What you should do >> Pull out each line of the data that contains the string "item". Case counts.

---

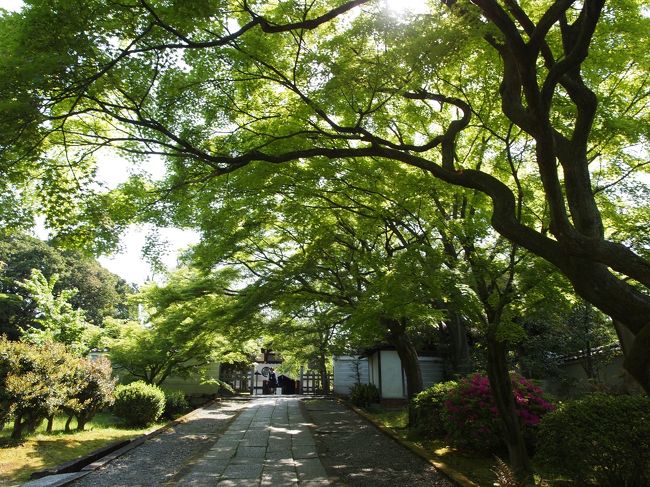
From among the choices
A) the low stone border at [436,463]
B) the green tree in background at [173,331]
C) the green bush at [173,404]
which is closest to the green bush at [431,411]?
the low stone border at [436,463]

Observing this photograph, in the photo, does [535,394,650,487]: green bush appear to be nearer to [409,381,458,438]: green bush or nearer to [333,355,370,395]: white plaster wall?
[409,381,458,438]: green bush

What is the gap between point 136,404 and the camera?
1300 cm

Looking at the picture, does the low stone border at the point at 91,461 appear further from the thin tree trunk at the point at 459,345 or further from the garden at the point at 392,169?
the thin tree trunk at the point at 459,345

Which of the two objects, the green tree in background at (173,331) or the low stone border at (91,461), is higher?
the green tree in background at (173,331)

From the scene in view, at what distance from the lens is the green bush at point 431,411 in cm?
1005

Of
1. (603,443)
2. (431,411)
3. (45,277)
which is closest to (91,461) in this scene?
(431,411)

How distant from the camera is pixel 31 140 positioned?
5.49 metres

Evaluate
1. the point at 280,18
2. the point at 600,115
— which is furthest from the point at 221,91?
the point at 600,115

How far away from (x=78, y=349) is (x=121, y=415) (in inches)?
234

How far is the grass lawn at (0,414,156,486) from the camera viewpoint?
758cm

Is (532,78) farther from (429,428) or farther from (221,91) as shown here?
(429,428)

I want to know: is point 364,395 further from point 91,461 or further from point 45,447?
point 91,461

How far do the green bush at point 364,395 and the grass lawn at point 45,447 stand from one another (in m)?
8.45

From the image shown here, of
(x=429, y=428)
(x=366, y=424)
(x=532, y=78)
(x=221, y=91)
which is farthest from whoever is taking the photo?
(x=366, y=424)
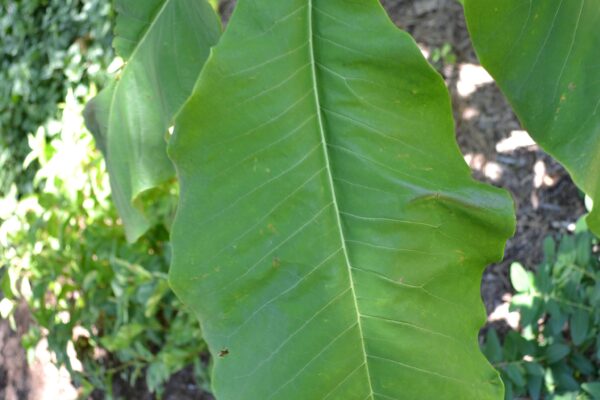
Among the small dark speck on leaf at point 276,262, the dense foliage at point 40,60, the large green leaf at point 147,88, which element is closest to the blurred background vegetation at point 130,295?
the dense foliage at point 40,60

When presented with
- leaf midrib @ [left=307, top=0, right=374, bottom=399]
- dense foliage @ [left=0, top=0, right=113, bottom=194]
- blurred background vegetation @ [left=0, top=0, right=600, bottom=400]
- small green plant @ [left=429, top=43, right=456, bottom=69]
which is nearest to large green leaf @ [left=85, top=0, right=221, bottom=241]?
leaf midrib @ [left=307, top=0, right=374, bottom=399]

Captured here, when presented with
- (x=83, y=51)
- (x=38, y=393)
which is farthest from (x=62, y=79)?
Answer: (x=38, y=393)

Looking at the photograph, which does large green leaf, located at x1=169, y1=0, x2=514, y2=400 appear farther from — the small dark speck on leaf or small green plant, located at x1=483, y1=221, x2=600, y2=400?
small green plant, located at x1=483, y1=221, x2=600, y2=400

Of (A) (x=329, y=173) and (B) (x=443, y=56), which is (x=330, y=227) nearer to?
(A) (x=329, y=173)

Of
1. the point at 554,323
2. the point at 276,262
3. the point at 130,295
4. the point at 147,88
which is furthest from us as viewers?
the point at 130,295

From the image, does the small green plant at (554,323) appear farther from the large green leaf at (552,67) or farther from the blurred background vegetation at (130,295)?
the large green leaf at (552,67)

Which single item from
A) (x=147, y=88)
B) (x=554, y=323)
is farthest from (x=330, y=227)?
(x=554, y=323)
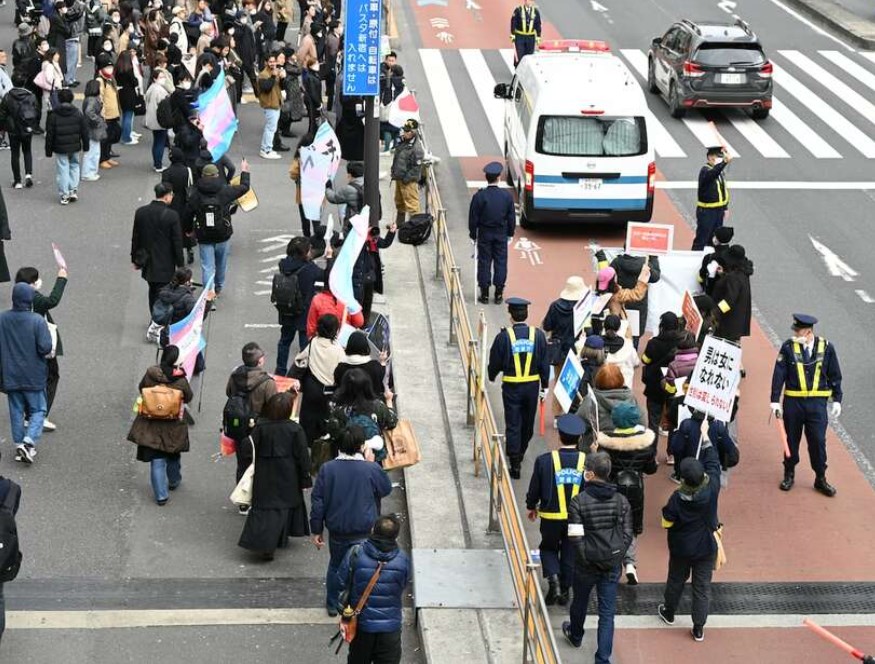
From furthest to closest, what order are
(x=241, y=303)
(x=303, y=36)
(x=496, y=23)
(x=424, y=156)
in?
(x=496, y=23)
(x=303, y=36)
(x=424, y=156)
(x=241, y=303)

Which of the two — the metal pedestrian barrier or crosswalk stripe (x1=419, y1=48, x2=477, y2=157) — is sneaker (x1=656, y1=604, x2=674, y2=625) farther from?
crosswalk stripe (x1=419, y1=48, x2=477, y2=157)

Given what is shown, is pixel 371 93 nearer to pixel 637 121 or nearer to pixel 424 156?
pixel 424 156

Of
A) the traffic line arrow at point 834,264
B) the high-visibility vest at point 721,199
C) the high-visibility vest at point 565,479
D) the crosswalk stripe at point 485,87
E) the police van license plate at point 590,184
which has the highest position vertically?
the high-visibility vest at point 565,479

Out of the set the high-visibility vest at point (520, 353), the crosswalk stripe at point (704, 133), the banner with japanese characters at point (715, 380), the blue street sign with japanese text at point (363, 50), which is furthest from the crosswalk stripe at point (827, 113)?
the banner with japanese characters at point (715, 380)

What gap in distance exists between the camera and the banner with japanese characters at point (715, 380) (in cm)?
1312

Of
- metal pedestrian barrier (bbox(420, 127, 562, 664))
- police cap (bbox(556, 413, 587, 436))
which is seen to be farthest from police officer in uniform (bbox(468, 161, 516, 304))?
police cap (bbox(556, 413, 587, 436))

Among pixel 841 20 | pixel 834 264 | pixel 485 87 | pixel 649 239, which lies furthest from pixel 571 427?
pixel 841 20

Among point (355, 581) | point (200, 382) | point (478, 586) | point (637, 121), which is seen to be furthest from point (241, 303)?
point (355, 581)

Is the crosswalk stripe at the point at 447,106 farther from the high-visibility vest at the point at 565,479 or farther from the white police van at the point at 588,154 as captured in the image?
the high-visibility vest at the point at 565,479

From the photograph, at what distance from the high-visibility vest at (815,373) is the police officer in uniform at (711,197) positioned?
5.97m

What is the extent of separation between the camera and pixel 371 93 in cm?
1962

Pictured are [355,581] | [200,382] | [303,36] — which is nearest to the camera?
[355,581]

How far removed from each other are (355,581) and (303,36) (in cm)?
1994

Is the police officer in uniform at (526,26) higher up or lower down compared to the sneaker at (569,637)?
higher up
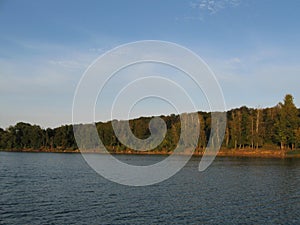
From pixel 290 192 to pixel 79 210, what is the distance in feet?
83.3

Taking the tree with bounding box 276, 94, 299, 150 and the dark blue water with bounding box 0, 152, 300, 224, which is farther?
the tree with bounding box 276, 94, 299, 150

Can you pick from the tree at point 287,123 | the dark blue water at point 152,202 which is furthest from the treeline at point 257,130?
the dark blue water at point 152,202

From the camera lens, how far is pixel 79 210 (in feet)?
98.6

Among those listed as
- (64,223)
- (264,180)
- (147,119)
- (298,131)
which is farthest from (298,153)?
(64,223)

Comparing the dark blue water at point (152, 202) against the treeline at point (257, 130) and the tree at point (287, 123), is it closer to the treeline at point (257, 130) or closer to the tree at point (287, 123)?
the tree at point (287, 123)

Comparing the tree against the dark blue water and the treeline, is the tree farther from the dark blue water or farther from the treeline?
the dark blue water

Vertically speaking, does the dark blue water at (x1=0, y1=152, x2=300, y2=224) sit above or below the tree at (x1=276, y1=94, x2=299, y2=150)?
below

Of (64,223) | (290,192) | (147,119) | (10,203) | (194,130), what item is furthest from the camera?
(147,119)

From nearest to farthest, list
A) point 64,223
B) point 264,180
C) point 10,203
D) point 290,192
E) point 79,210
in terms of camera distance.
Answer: point 64,223 < point 79,210 < point 10,203 < point 290,192 < point 264,180

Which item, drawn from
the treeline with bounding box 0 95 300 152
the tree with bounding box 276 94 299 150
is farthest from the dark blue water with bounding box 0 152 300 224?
the treeline with bounding box 0 95 300 152

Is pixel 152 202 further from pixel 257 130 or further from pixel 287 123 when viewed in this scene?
pixel 257 130

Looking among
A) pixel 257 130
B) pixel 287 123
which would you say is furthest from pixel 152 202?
pixel 257 130

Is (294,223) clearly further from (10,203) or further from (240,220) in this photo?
(10,203)

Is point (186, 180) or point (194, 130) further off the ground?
point (194, 130)
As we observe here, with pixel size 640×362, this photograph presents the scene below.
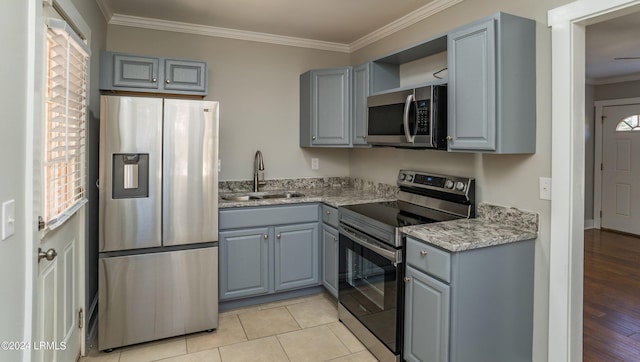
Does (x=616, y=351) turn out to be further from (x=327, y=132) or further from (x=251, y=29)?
(x=251, y=29)

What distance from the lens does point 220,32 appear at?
11.6 feet

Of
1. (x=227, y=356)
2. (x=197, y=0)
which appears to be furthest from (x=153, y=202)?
(x=197, y=0)

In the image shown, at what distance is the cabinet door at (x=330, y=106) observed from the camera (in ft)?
11.4

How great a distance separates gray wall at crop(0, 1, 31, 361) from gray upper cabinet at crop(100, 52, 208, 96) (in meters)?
1.60

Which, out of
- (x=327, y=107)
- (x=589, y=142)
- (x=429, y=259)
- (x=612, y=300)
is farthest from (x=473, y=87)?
(x=589, y=142)

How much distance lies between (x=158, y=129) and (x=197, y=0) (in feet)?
3.55

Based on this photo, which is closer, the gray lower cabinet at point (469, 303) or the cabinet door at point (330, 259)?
the gray lower cabinet at point (469, 303)

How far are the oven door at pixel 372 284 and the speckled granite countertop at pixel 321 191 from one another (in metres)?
0.46

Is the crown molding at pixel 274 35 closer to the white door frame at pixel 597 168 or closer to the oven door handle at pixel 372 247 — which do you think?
the oven door handle at pixel 372 247

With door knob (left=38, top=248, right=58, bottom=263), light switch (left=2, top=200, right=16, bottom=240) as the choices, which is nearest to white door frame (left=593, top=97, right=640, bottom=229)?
door knob (left=38, top=248, right=58, bottom=263)

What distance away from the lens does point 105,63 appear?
2852mm

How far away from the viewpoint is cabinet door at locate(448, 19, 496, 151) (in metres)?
2.04

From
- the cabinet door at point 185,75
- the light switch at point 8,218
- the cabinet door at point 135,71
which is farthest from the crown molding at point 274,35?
the light switch at point 8,218

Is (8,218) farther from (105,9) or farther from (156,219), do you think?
(105,9)
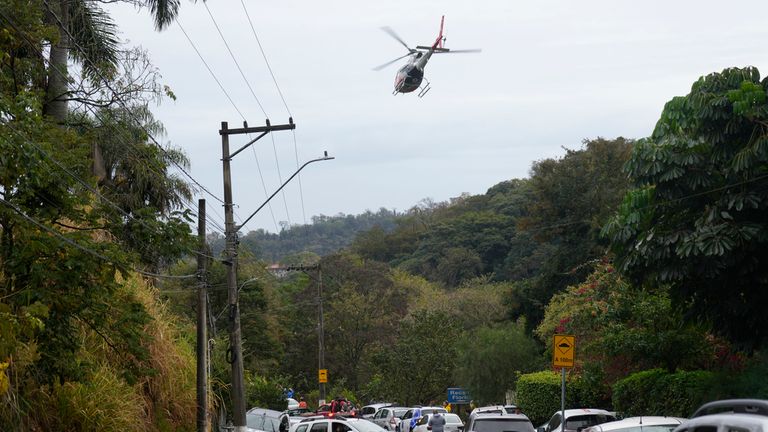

---

Exercise answer >>
Which single item from
Of (64,223) | (290,192) | (147,119) | (10,203) | (194,130), what item is furthest from the camera?
Which item, drawn from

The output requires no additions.